▸ Extract to read:
= Beginning of Section =
As with most of Europe but unlike North America, mineral rights in Poland and Ukraine are by default owned by the state rather than the land owner. In Europe when farmland is drilled and gas is produced, instead of farmers getting royalty payments and local municipalities getting increased budgets, regional or federal bureaucrats would manage the royalty income from the energy companies. Such a structure is less conducive to farmers and communities inviting in drilling and production operations as happens in parts of the U.S. Though this appears to be an impediment to scaled shale gas production, there are other incentives that could mitigate the lack of mineral rights. For one, politicians in Poland are primarily interested in job creation (in this way they have a lot in common with our local politicians), and much influence in Eastern Europe is local in nature – a land owner whose land is drilled on will no doubt be able to secure good jobs for his extended family and friends given all of the construction, transportation, and service work required to drill and produce gas from the land. Though the state owns mineral rights, land lease agreements would still be required to drill and travel on private land, and so payments can be arranged through these agreements in lieu of America-style mineral leases. Also, a member of the Polish Geological Institute advised me not to underestimate the seriousness with which Poles take energy security and the collective desire to find a way to produce their own gas in order to reduce reliance on Russia. Here in the U.S. we talk about energy security as an abstract concept, but in Eastern Europe energy security is personal.
What seems to currently be lacking most in Eastern European shale gas exploration drilling is the intuition around how to best drill and complete the wells. So far, replicating American wells has not worked, but then again it took many years to improve U.S. shale drilling and fracking to the point of economic viability, and the process is far from perfected. Optimizing well drilling and completion of shale reservoirs is a process of trial and error that has not had a chance to play out yet in Eastern Europe.
= End of Section =
▸ Listed entries:
= Beginning of Section =
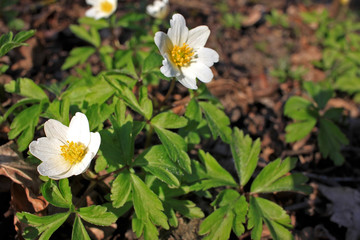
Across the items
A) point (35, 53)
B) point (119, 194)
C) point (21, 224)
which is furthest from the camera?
point (35, 53)

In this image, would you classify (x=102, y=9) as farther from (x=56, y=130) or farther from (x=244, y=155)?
(x=244, y=155)

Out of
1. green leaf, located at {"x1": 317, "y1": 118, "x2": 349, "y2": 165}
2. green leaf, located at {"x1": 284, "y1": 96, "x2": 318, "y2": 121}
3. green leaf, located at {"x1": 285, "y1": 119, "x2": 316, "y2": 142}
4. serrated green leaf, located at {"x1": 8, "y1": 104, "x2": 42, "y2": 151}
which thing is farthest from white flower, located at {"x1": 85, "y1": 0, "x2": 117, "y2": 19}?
green leaf, located at {"x1": 317, "y1": 118, "x2": 349, "y2": 165}

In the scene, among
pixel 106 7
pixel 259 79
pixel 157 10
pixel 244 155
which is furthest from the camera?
pixel 259 79

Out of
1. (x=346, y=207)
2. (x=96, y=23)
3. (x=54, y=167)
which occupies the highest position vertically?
(x=96, y=23)

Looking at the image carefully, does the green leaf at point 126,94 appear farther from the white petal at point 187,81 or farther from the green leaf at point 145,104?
the white petal at point 187,81

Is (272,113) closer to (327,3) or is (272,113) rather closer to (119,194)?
(119,194)

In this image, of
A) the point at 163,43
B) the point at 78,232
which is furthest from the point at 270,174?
the point at 78,232

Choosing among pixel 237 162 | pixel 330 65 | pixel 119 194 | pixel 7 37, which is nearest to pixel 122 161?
pixel 119 194
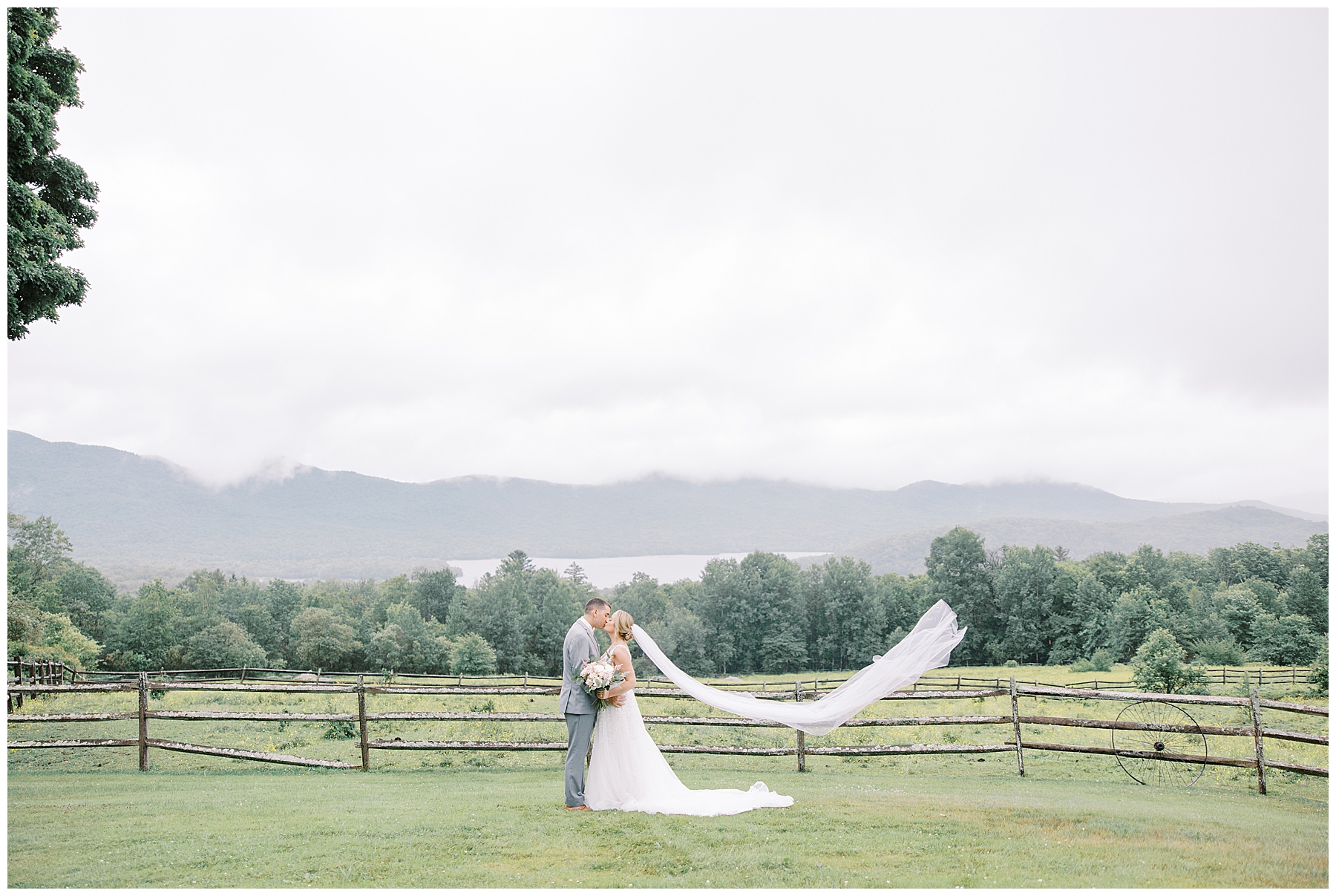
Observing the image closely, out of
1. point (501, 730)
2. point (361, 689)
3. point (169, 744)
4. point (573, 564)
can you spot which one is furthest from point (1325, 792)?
point (573, 564)

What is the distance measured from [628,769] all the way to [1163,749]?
711 centimetres

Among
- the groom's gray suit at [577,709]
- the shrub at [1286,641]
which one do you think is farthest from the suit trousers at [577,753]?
the shrub at [1286,641]

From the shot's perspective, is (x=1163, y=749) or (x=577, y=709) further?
(x=1163, y=749)

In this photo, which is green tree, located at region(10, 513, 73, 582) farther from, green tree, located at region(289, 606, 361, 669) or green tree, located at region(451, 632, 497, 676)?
green tree, located at region(451, 632, 497, 676)

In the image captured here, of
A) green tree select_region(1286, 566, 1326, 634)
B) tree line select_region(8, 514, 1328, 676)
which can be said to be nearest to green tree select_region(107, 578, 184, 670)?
tree line select_region(8, 514, 1328, 676)

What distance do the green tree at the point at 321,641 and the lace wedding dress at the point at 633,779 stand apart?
6113cm

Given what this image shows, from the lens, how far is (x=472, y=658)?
206 feet

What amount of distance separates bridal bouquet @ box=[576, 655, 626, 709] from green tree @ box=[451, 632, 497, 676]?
57.7m

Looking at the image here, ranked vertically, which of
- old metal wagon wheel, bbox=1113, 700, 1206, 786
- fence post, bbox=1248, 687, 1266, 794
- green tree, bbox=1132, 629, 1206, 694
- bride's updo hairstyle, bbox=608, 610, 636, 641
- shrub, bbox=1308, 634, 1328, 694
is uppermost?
bride's updo hairstyle, bbox=608, 610, 636, 641

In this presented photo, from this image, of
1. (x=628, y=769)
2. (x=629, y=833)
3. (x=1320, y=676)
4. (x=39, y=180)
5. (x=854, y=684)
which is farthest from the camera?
(x=1320, y=676)

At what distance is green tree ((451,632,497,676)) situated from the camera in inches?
2452

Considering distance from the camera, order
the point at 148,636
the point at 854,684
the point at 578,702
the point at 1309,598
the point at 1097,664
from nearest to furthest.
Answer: the point at 578,702
the point at 854,684
the point at 1097,664
the point at 148,636
the point at 1309,598

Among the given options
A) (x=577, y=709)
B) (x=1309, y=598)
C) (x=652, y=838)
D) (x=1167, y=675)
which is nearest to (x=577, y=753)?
(x=577, y=709)

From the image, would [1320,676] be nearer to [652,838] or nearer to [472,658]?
[652,838]
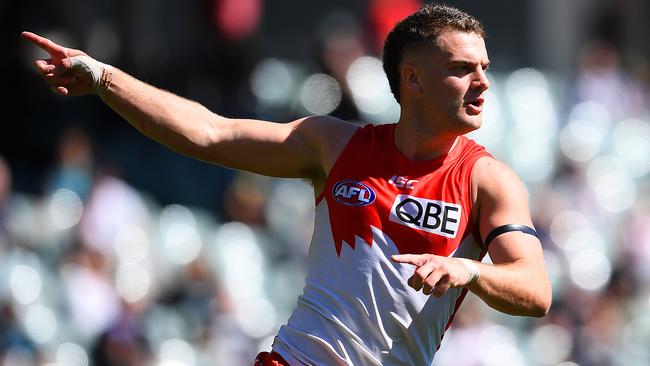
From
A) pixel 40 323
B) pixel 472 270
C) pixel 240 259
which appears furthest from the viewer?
pixel 240 259

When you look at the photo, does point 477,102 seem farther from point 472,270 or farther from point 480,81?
point 472,270

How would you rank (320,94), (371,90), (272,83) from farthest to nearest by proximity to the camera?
(272,83) < (371,90) < (320,94)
= End of Section =
▸ Required action A: Copy out the section of the shale gas passage that begins with the words "What seems to" and ends after the words "in Eastern Europe.".
▸ Required action B:
Answer these questions using the shale gas passage:
(i) In Poland and Ukraine, who owns mineral rights by default?
(ii) According to the passage, what are politicians in Poland primarily interested in?
(iii) What has so far not worked in Eastern European shale gas exploration drilling?

▸ Task response A:
What seems to currently be lacking most in Eastern European shale gas exploration drilling is the intuition around how to best drill and complete the wells. So far, replicating American wells has not worked, but then again it took many years to improve U.S. shale drilling and fracking to the point of economic viability, and the process is far from perfected. Optimizing well drilling and completion of shale reservoirs is a process of trial and error that has not had a chance to play out yet in Eastern Europe.

▸ Task response B:
(i) The state.
(ii) Job creation.
(iii) Replicating American wells.